# [YOUR GOAL]
Rewrite the material below as a numbered list with one line per item. Leave out the blank lines.

── DATASET ROWS ──

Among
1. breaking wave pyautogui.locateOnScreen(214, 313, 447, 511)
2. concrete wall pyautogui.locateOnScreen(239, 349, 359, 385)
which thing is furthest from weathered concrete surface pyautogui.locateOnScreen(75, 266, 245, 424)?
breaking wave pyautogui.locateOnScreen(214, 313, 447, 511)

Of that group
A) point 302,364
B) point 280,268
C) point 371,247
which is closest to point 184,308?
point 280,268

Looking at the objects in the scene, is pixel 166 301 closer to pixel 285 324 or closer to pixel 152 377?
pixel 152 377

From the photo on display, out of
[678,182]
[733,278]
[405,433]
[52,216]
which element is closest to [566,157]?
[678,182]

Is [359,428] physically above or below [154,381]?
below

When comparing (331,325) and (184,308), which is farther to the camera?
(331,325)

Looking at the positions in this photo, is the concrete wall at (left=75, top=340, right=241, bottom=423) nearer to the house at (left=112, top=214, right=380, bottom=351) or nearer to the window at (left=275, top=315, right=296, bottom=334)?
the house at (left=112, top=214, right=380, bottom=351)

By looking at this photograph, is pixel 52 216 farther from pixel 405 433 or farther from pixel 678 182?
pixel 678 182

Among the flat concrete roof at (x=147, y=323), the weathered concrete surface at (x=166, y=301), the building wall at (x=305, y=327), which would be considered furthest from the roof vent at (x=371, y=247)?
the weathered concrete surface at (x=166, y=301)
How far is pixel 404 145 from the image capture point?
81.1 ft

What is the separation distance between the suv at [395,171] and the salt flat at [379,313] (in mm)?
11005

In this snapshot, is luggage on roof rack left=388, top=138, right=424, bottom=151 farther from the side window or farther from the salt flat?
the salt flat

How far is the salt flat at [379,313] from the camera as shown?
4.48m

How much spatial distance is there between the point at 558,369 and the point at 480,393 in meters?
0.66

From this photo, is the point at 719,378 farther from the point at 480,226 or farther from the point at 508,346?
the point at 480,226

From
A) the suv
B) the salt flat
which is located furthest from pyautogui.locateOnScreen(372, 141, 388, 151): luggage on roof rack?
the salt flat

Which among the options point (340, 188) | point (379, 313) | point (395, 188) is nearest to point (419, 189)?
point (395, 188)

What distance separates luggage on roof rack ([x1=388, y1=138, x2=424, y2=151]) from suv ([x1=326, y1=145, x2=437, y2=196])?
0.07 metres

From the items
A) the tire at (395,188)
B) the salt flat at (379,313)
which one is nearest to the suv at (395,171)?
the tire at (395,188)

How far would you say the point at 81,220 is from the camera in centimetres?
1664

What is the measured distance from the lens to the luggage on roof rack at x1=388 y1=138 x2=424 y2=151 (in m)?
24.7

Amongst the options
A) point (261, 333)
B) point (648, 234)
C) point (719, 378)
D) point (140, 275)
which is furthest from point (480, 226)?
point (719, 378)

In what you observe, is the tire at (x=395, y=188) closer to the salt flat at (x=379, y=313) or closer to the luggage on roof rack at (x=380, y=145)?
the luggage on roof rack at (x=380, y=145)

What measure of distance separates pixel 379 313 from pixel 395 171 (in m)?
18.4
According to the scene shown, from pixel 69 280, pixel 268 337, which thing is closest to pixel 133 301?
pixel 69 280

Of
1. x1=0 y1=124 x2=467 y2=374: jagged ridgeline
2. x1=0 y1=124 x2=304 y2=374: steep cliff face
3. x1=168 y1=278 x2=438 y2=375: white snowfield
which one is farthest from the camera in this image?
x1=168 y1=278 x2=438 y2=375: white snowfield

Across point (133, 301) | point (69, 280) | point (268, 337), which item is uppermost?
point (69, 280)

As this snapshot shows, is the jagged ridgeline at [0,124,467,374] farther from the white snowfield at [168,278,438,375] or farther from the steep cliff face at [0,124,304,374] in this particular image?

───

# [SOLUTION TO THIS EXERCISE]
1. Among
2. 1. breaking wave pyautogui.locateOnScreen(214, 313, 447, 511)
3. 2. concrete wall pyautogui.locateOnScreen(239, 349, 359, 385)
4. which thing is furthest from weathered concrete surface pyautogui.locateOnScreen(75, 266, 245, 424)?
5. breaking wave pyautogui.locateOnScreen(214, 313, 447, 511)
6. Of that group
7. A) point 302,364
8. B) point 280,268
9. C) point 371,247
10. which is closest to point 184,308?
11. point 280,268
12. Looking at the objects in the scene, is pixel 166 301 closer to pixel 285 324 or closer to pixel 152 377?
13. pixel 152 377
14. From the photo on display, out of
15. [678,182]
16. [733,278]
17. [405,433]
18. [52,216]
19. which element is closest to [566,157]?
20. [678,182]
21. Is [359,428] physically above or below [154,381]?
22. below
23. When comparing (331,325) and (184,308), which is farther to the camera?
24. (331,325)
25. Looking at the positions in this photo, is the concrete wall at (left=75, top=340, right=241, bottom=423) nearer to the house at (left=112, top=214, right=380, bottom=351) or nearer to the window at (left=275, top=315, right=296, bottom=334)?
26. the house at (left=112, top=214, right=380, bottom=351)
27. By looking at this photograph, is pixel 52 216 farther from pixel 405 433 or farther from pixel 678 182?
28. pixel 678 182
29. Among the flat concrete roof at (x=147, y=323), the weathered concrete surface at (x=166, y=301), the building wall at (x=305, y=327), which would be considered furthest from the roof vent at (x=371, y=247)?
30. the weathered concrete surface at (x=166, y=301)
31. How far is pixel 404 145 from the image capture point?
32. 81.1 ft
33. What is the separation distance between the suv at [395,171] and the salt flat at [379,313] (in mm)?
34. 11005
35. In this snapshot, is luggage on roof rack left=388, top=138, right=424, bottom=151 farther from the side window or farther from the salt flat?
36. the salt flat
37. How far is the salt flat at [379,313] from the camera as shown?
38. 4.48m
39. How much spatial distance is there between the point at 558,369 and the point at 480,393 in meters?
40. 0.66
41. From this photo, is the point at 719,378 farther from the point at 480,226 or farther from the point at 508,346?
42. the point at 480,226
43. From
44. A) the suv
45. B) the salt flat
46. which is located furthest from pyautogui.locateOnScreen(372, 141, 388, 151): luggage on roof rack?
47. the salt flat
48. Which among the options point (340, 188) | point (379, 313) | point (395, 188) is nearest to point (419, 189)?
49. point (395, 188)
50. What distance separates luggage on roof rack ([x1=388, y1=138, x2=424, y2=151]) from suv ([x1=326, y1=145, x2=437, y2=196])?
51. 0.07 metres
52. From the items
53. A) the tire at (395,188)
54. B) the salt flat at (379,313)
55. which one is nearest to the suv at (395,171)?
56. the tire at (395,188)
57. How far would you say the point at 81,220 is from the camera in centimetres?
58. 1664
59. What is the measured distance from the lens to the luggage on roof rack at x1=388 y1=138 x2=424 y2=151 (in m)?
60. 24.7
61. Amongst the options
62. A) point (261, 333)
63. B) point (648, 234)
64. C) point (719, 378)
65. D) point (140, 275)
66. which is furthest from point (480, 226)?
67. point (719, 378)
68. In what you observe, is the tire at (x=395, y=188) closer to the salt flat at (x=379, y=313) or closer to the luggage on roof rack at (x=380, y=145)?
69. the luggage on roof rack at (x=380, y=145)
70. What measure of distance separates pixel 379 313 from pixel 395 171 (in m)?
71. 18.4
72. According to the scene shown, from pixel 69 280, pixel 268 337, which thing is closest to pixel 133 301?
73. pixel 69 280
74. Of
75. 1. x1=0 y1=124 x2=467 y2=374: jagged ridgeline
76. 2. x1=0 y1=124 x2=304 y2=374: steep cliff face
77. 3. x1=168 y1=278 x2=438 y2=375: white snowfield
78. which one is farthest from the camera in this image?
79. x1=168 y1=278 x2=438 y2=375: white snowfield
80. Across point (133, 301) | point (69, 280) | point (268, 337), which item is uppermost?
81. point (69, 280)
82. As this snapshot shows, is the jagged ridgeline at [0,124,467,374] farther from the white snowfield at [168,278,438,375] or farther from the steep cliff face at [0,124,304,374] in this particular image?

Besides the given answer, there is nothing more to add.